■ Work instruction
Would you pull out every line of the material that contains the string "States"?
"""
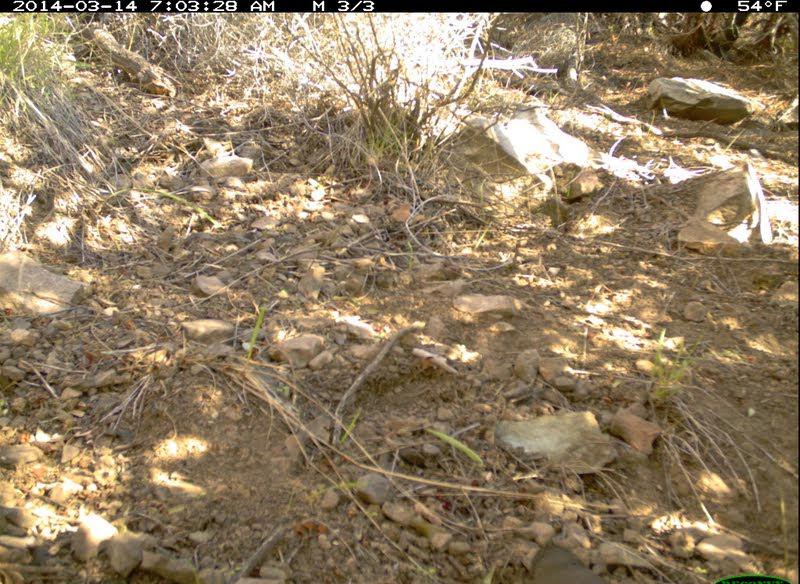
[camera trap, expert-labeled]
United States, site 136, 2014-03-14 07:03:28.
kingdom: Animalia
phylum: Chordata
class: Aves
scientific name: Aves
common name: bird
Bird (Aves).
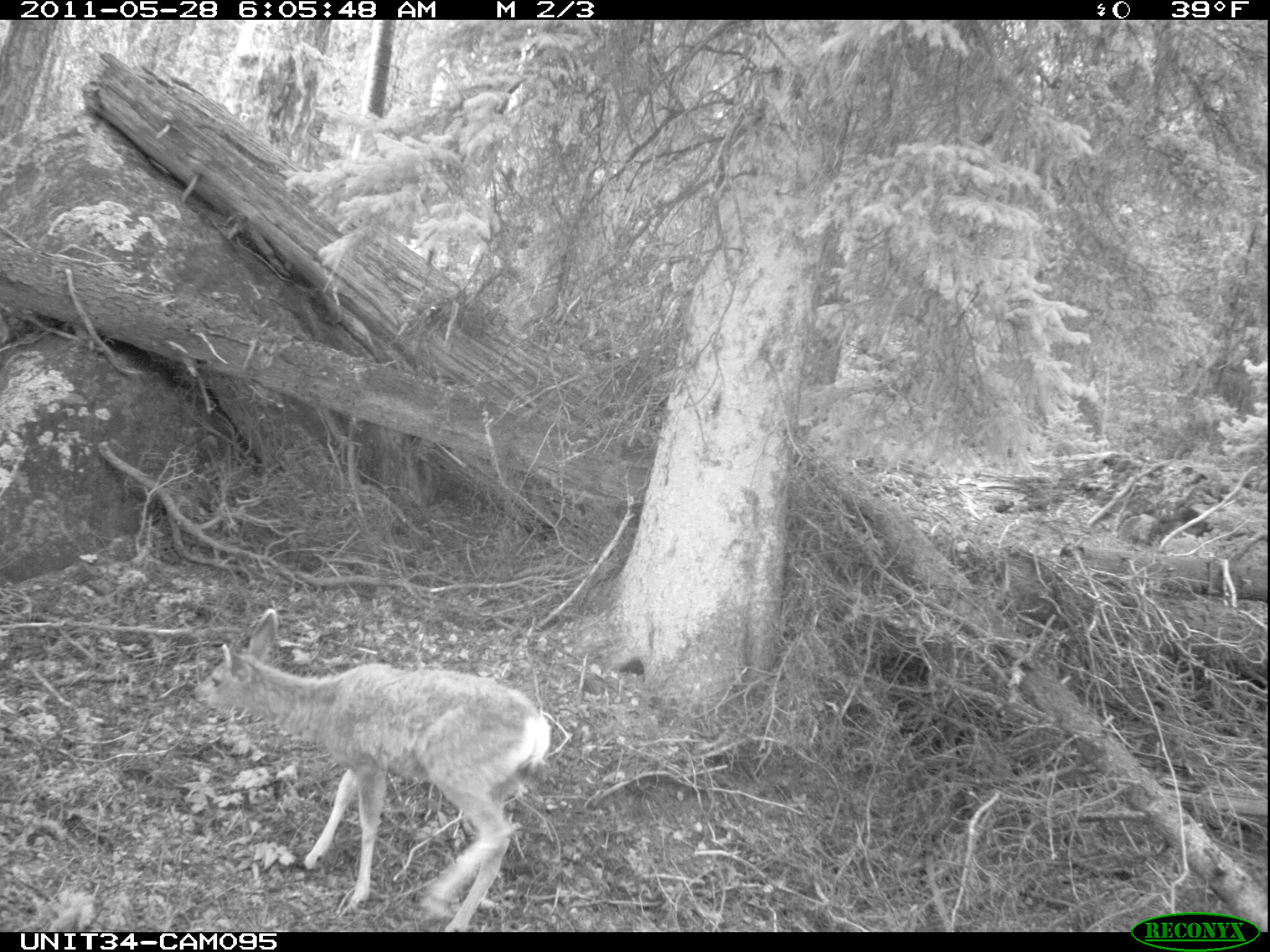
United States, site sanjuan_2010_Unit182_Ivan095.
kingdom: Animalia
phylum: Chordata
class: Mammalia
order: Artiodactyla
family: Cervidae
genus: Odocoileus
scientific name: Odocoileus hemionus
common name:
"""
■ Answer below
United States, site 136, 2014-03-14 07:03:28.
United States, site sanjuan_2010_Unit182_Ivan095.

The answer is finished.